Urban folklore, the campfire yarn, creepypasta – this
evening I was looking up some of my favorite tales and thinking about what
devices they share. Like the infamous story of the couple at Lovers’ Lane and
the hook-handed maniac, all of my favorite stories have that end reveal which
shows you (and the protagonist, if they’re still alive) that you were all in
the company of stark horror without realizing it.
The caller’s inside
the house! The killer was in the backseat the whole time! Stories in the
vein of “The Hook” or “The Roommate’s Death” generally target young adults, either
as cautionary tales or as expressions of a soon-to-be grownup’s fear of the “real
world.” No doubt Jan Brunvand’s The Vanishing Hitchhiker breaks down the emergence of these tales, as well as
those of preceding generations. Being me, I’m more preoccupied with why these particular
stories still get under my skin so much – so much so that, if I’m honest,
sometimes after reading one I’m reluctant to navigate the darkness from my
office to my bedroom. My flesh crawls at the thought of some wraith or madman
seizing me from out of nowhere and yet I still read the damn things – and I
have a goddamn three-foot undead clown in my
bedroom. No shit. Just occurred to me as I’m writing this. What in God’s
name did I ever do to me to deserve this treatment?
So I love the stories because some part of me loves being scared. That’s clear. They serve as my amusement park rides because I’ll be fucked in a diamond dress if you ever catch me on a Tilt-a-Whirl or Magic Carpet again. But I’m almost thirty-two and these are still the ones that get me. What gives? No children over whose naiveté I need to fret. And I’m a night owl, and a lone wolf, among other animals, so why dread the same two-A.M. silence I so enjoy when writing my own tales?

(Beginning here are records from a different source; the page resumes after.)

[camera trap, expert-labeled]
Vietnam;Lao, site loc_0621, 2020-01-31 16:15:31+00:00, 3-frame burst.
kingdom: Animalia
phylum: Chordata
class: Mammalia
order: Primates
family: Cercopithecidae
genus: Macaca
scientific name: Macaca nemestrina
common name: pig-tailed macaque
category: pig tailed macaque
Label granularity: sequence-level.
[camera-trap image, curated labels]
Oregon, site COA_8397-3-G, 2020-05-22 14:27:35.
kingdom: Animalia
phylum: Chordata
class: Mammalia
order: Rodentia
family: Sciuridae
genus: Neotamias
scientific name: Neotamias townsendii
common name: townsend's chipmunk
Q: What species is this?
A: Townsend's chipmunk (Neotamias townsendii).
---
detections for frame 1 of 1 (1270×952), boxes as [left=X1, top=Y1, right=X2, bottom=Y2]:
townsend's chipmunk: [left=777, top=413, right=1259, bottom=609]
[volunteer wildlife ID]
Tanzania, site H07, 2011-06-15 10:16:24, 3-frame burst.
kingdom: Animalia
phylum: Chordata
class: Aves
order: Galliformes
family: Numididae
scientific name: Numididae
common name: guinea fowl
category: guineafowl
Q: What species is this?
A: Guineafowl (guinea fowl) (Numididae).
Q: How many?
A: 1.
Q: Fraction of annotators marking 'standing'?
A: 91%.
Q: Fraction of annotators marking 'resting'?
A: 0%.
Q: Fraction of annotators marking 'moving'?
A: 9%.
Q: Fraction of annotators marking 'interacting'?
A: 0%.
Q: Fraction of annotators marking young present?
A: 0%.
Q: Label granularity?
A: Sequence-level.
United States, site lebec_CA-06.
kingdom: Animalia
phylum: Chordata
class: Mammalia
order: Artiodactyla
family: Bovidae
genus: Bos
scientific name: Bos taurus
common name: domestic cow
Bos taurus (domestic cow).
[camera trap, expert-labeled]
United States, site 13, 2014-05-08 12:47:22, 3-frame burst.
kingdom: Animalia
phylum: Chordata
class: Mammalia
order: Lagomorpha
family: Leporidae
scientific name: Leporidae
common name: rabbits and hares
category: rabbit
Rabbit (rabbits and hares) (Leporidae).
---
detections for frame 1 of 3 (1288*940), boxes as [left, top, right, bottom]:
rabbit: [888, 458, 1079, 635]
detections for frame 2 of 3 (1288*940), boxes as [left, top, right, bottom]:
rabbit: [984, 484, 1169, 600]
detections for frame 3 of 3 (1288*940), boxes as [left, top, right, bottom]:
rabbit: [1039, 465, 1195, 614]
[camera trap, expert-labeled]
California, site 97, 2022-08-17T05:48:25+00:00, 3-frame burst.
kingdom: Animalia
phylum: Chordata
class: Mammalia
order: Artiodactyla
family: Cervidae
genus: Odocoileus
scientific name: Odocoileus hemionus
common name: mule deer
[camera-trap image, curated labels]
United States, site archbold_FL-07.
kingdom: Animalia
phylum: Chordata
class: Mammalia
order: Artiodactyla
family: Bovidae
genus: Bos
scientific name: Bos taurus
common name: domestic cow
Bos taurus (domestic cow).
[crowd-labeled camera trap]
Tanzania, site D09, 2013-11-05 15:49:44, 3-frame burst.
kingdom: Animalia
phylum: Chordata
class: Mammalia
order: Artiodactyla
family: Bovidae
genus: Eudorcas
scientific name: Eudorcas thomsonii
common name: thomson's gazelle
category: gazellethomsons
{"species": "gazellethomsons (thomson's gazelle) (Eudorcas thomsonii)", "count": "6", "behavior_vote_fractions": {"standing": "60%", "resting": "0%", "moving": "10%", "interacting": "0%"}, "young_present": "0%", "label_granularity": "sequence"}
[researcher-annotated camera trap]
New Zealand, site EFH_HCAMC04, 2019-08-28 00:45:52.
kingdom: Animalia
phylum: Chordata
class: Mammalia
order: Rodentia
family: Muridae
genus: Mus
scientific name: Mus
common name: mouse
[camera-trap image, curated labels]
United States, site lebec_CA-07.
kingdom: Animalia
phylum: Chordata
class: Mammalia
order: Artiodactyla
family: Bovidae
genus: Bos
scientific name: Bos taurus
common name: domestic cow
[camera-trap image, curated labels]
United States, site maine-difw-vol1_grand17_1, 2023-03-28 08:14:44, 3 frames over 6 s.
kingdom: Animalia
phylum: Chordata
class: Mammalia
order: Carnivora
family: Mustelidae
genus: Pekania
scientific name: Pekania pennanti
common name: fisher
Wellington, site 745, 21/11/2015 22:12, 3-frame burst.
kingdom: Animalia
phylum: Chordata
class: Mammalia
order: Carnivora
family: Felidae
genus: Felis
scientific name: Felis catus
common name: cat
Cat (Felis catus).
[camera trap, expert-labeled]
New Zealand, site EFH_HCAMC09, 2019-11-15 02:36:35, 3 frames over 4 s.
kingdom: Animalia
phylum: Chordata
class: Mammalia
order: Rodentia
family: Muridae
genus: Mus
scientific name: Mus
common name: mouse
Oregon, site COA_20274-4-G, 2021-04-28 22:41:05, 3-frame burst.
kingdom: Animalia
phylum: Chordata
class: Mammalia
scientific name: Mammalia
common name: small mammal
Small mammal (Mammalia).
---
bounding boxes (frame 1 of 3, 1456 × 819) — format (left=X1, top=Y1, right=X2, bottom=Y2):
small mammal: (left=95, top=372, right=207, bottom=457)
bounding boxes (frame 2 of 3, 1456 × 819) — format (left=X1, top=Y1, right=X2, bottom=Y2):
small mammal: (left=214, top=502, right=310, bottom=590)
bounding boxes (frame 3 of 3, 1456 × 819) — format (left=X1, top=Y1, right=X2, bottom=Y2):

Maybe that’s why I write at night, and horror at that. To master these terrible little zingers, to beat them with some of my own. My Harvest Cycle flash in Slices of Flesh is a good example of the devices the aforementioned tales employ. Still doesn’t explain why they bother me so. I think I’m writing this post backwards.
Oh. Oh, wait.
It’s because I still haven’t grown up. Because I refuse to (see three-foot clown). Because I’m still not entirely comfortable in my own skin or the world surrounding it.
Well, good. If I can’t remind myself now and again what it feels like to be terrified of the dark, I ought not be writing about what lives there.